* Instructions for the task *
Print the rows below verbatim, starting with the line that contains "How far is point" and continuing through the final row.
--- Start of Information given ---
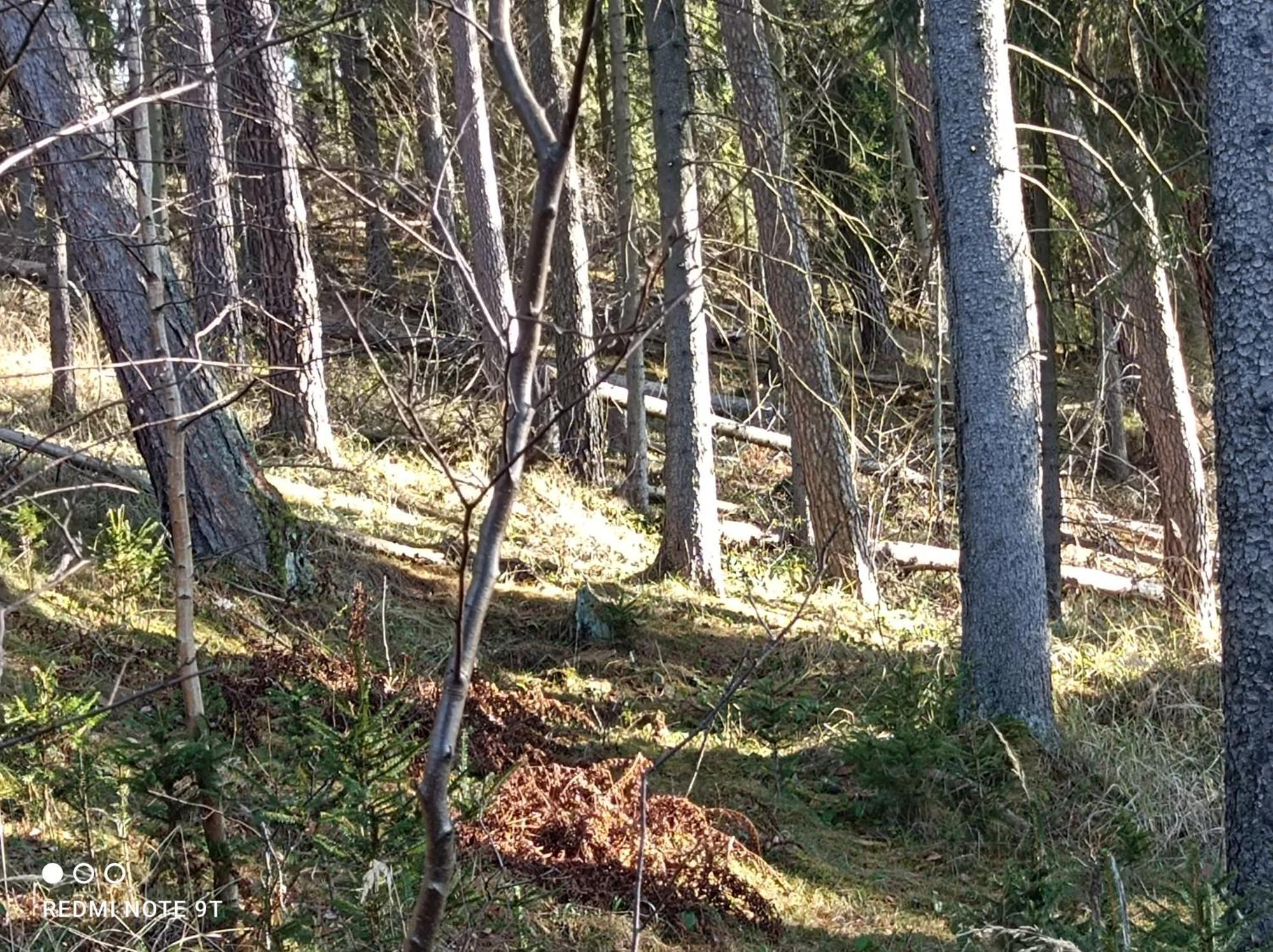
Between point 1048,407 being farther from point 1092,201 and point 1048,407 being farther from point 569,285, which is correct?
point 569,285

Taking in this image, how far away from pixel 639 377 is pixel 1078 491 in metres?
5.93

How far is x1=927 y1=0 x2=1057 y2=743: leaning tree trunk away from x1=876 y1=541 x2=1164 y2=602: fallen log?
13.9ft

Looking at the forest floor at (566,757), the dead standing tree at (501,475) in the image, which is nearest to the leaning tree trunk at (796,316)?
the forest floor at (566,757)

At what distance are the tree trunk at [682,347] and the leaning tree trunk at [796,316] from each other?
0.69 m

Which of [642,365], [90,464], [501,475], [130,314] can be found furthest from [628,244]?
[501,475]

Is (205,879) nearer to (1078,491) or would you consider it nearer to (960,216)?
(960,216)

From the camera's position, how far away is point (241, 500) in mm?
7211

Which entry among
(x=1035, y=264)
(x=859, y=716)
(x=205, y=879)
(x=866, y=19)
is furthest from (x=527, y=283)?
(x=866, y=19)

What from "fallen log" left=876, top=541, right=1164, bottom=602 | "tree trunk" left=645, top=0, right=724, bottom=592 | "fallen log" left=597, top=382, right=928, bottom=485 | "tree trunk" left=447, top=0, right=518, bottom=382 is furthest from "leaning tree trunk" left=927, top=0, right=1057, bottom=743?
"fallen log" left=597, top=382, right=928, bottom=485

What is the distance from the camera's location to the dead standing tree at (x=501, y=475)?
190 cm

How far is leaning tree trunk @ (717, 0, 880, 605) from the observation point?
393 inches

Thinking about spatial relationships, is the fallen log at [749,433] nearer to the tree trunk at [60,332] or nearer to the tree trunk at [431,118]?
the tree trunk at [431,118]

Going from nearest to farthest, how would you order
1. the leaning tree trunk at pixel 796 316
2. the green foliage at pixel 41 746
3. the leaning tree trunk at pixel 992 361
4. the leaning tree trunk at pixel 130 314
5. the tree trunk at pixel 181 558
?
the tree trunk at pixel 181 558
the green foliage at pixel 41 746
the leaning tree trunk at pixel 130 314
the leaning tree trunk at pixel 992 361
the leaning tree trunk at pixel 796 316

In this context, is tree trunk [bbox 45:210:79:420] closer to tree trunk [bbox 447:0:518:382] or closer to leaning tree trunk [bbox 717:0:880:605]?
tree trunk [bbox 447:0:518:382]
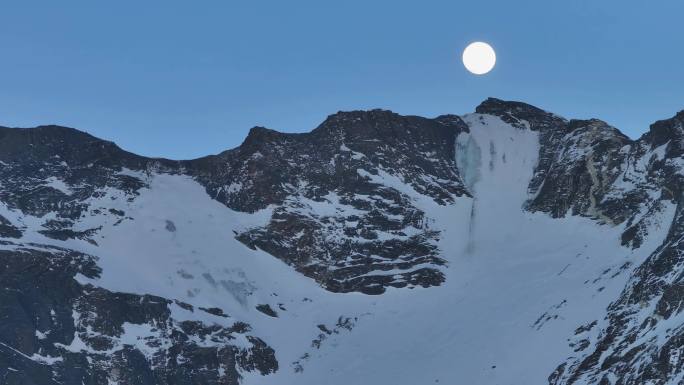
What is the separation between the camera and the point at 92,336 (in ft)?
392

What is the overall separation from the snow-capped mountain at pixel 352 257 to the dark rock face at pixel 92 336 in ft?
0.72

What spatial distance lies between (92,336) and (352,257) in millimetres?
39783

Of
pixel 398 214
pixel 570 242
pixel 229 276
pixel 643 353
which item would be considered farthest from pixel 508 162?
pixel 643 353

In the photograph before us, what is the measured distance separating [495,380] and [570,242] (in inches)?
1370

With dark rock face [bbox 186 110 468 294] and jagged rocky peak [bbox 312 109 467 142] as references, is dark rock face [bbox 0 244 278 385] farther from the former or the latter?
jagged rocky peak [bbox 312 109 467 142]

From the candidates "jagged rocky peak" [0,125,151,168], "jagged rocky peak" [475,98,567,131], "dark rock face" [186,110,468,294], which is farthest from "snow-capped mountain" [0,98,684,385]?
"jagged rocky peak" [475,98,567,131]

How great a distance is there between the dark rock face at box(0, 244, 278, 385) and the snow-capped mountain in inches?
8.7

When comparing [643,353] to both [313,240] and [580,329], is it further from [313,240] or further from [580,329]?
[313,240]

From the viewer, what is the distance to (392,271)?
143 m

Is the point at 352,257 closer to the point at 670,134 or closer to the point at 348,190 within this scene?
the point at 348,190

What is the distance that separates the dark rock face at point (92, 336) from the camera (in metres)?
115

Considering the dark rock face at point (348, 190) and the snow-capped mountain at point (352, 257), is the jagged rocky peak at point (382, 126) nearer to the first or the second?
the dark rock face at point (348, 190)

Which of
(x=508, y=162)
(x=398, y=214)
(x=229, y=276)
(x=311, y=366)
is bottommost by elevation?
(x=311, y=366)

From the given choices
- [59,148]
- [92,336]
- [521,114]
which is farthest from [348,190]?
[92,336]
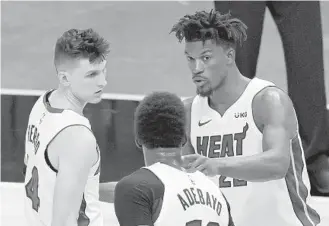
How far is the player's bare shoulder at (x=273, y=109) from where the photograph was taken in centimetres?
359

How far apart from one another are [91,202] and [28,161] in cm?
25

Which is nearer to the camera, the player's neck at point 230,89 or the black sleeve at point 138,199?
the black sleeve at point 138,199

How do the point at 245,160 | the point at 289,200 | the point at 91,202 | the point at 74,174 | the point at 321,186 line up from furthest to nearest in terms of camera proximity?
the point at 321,186
the point at 289,200
the point at 245,160
the point at 91,202
the point at 74,174

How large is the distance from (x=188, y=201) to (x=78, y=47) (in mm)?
766

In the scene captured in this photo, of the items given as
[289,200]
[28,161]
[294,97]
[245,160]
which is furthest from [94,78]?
[294,97]

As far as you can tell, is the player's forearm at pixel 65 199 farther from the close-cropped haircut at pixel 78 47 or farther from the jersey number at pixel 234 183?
the jersey number at pixel 234 183

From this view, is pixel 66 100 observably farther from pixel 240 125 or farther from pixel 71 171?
pixel 240 125

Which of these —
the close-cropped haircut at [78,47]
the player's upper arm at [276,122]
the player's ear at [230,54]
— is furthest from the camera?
the player's ear at [230,54]

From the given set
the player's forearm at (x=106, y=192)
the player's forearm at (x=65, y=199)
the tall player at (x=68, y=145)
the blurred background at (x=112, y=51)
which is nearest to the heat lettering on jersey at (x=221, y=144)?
the tall player at (x=68, y=145)

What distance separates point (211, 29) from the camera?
360 centimetres

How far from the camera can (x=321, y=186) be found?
19.7 ft

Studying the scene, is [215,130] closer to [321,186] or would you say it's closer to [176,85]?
[321,186]

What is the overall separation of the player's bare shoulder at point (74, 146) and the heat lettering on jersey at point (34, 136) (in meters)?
0.09

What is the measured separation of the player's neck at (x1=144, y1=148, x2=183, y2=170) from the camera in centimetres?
270
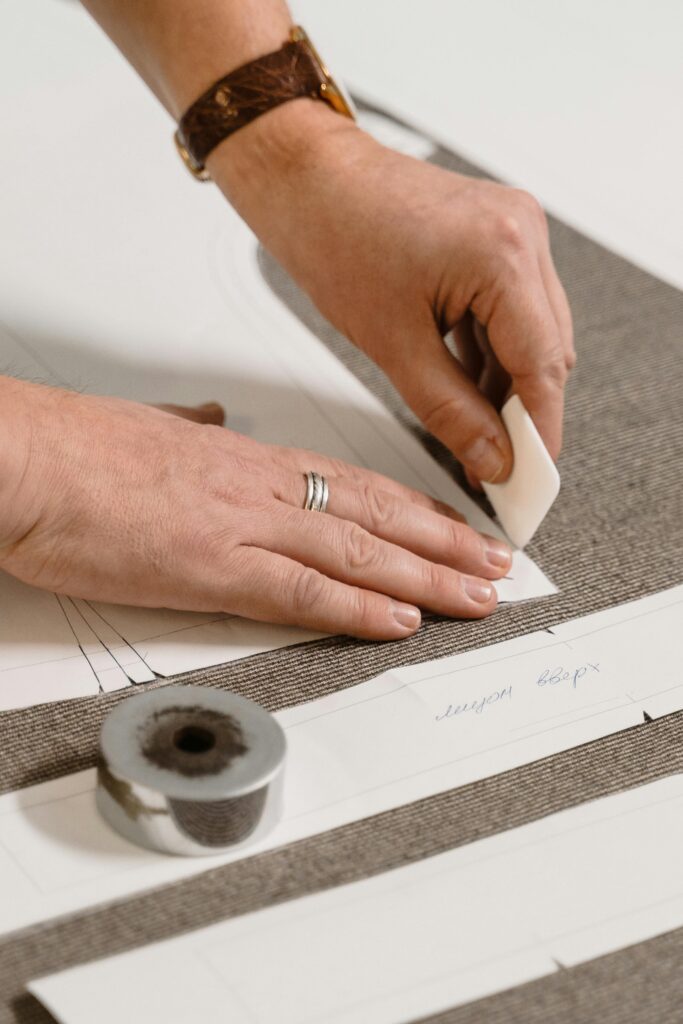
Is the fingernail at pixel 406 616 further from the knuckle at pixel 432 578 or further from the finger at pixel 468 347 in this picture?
the finger at pixel 468 347

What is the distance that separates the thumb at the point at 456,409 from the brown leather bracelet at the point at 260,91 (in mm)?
264

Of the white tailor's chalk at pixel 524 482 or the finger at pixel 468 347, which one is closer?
the white tailor's chalk at pixel 524 482

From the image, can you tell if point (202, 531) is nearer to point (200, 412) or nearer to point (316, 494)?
point (316, 494)

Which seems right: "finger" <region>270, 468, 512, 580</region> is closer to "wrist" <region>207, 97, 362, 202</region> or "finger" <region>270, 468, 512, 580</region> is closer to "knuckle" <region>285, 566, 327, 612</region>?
"knuckle" <region>285, 566, 327, 612</region>

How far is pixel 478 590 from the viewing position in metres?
0.95

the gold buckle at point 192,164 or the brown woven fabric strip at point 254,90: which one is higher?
the brown woven fabric strip at point 254,90

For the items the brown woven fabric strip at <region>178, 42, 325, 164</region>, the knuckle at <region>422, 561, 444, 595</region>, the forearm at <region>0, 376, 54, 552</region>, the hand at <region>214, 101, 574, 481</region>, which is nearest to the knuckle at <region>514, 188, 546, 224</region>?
the hand at <region>214, 101, 574, 481</region>

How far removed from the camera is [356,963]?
2.22 feet

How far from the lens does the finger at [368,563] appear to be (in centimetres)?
93

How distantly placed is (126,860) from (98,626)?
22 centimetres

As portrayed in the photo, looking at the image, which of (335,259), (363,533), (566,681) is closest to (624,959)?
(566,681)

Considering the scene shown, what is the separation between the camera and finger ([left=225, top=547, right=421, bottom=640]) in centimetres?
90

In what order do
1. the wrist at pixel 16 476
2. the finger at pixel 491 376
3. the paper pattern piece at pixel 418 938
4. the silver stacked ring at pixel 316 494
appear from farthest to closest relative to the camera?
1. the finger at pixel 491 376
2. the silver stacked ring at pixel 316 494
3. the wrist at pixel 16 476
4. the paper pattern piece at pixel 418 938

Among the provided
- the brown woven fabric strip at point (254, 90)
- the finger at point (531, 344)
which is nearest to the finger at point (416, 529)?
the finger at point (531, 344)
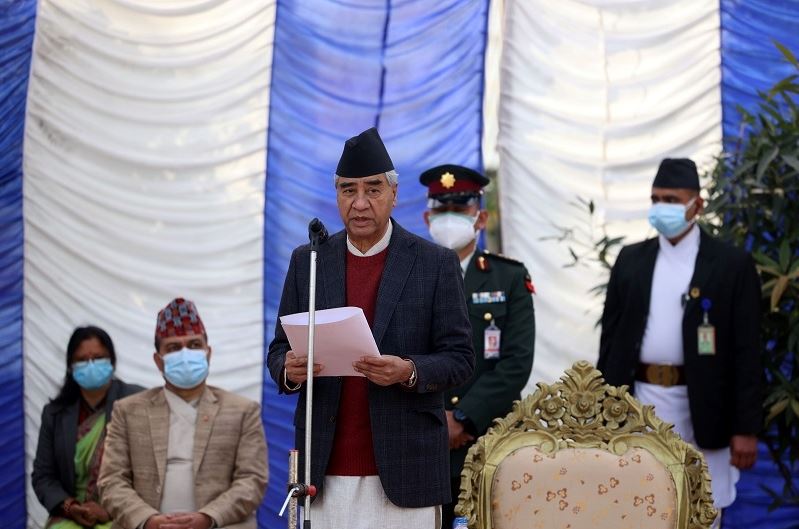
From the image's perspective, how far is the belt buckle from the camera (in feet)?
16.6

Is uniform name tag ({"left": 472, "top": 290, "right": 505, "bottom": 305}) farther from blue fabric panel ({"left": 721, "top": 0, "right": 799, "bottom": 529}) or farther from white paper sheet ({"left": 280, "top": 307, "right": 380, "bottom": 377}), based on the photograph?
white paper sheet ({"left": 280, "top": 307, "right": 380, "bottom": 377})

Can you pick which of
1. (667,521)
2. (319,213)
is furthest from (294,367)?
(319,213)

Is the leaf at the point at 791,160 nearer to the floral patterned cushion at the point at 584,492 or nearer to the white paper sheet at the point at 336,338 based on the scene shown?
the floral patterned cushion at the point at 584,492

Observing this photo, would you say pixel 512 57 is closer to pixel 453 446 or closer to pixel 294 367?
pixel 453 446

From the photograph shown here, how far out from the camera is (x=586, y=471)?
3.34 metres

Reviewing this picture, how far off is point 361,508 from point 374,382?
1.11 feet

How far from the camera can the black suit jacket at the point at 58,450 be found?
18.1ft

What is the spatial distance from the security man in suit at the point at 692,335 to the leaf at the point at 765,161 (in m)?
0.28

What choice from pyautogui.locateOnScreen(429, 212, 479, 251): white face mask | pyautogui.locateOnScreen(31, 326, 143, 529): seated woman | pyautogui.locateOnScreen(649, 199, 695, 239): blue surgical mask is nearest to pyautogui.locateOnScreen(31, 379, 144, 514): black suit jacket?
pyautogui.locateOnScreen(31, 326, 143, 529): seated woman

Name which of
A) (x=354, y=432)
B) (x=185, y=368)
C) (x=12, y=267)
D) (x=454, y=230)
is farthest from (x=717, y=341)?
(x=12, y=267)

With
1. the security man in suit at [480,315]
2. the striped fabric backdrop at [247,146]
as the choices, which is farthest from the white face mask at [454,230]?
the striped fabric backdrop at [247,146]

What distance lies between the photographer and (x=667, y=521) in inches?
129

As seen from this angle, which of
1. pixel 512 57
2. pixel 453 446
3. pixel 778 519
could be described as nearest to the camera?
pixel 453 446

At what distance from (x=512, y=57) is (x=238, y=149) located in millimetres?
1426
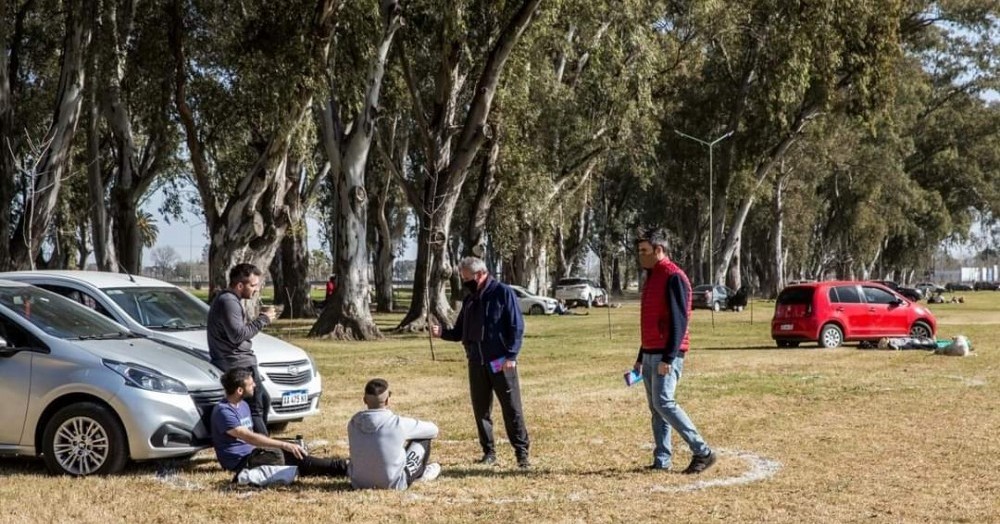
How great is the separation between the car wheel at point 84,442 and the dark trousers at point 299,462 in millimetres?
1038

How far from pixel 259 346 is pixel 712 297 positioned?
142ft

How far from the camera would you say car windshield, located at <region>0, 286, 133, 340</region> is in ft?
34.2

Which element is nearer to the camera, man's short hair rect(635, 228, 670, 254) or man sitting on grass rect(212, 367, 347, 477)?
man sitting on grass rect(212, 367, 347, 477)

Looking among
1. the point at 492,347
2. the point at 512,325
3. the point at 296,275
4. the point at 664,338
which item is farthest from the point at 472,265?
the point at 296,275

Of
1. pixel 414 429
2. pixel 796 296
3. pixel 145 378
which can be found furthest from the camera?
pixel 796 296

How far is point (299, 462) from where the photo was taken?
32.1 ft

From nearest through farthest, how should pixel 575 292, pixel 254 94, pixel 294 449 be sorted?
pixel 294 449, pixel 254 94, pixel 575 292

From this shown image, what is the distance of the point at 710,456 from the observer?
10023 millimetres

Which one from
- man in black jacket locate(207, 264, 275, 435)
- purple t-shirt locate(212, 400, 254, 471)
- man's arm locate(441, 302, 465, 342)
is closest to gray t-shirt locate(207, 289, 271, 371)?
--- End of Information given ---
* Written answer *
How far is point (299, 462) from where the photo was taken?
32.1 ft

From nearest through farthest, how should pixel 575 292, pixel 254 94, pixel 294 449 be sorted?
pixel 294 449, pixel 254 94, pixel 575 292

From this shown image, what is the distance of the point at 710,456 from the observer?
10023 millimetres

Which one from
- man in black jacket locate(207, 264, 275, 435)
- purple t-shirt locate(212, 400, 254, 471)
- man's arm locate(441, 302, 465, 342)
is closest to gray t-shirt locate(207, 289, 271, 371)?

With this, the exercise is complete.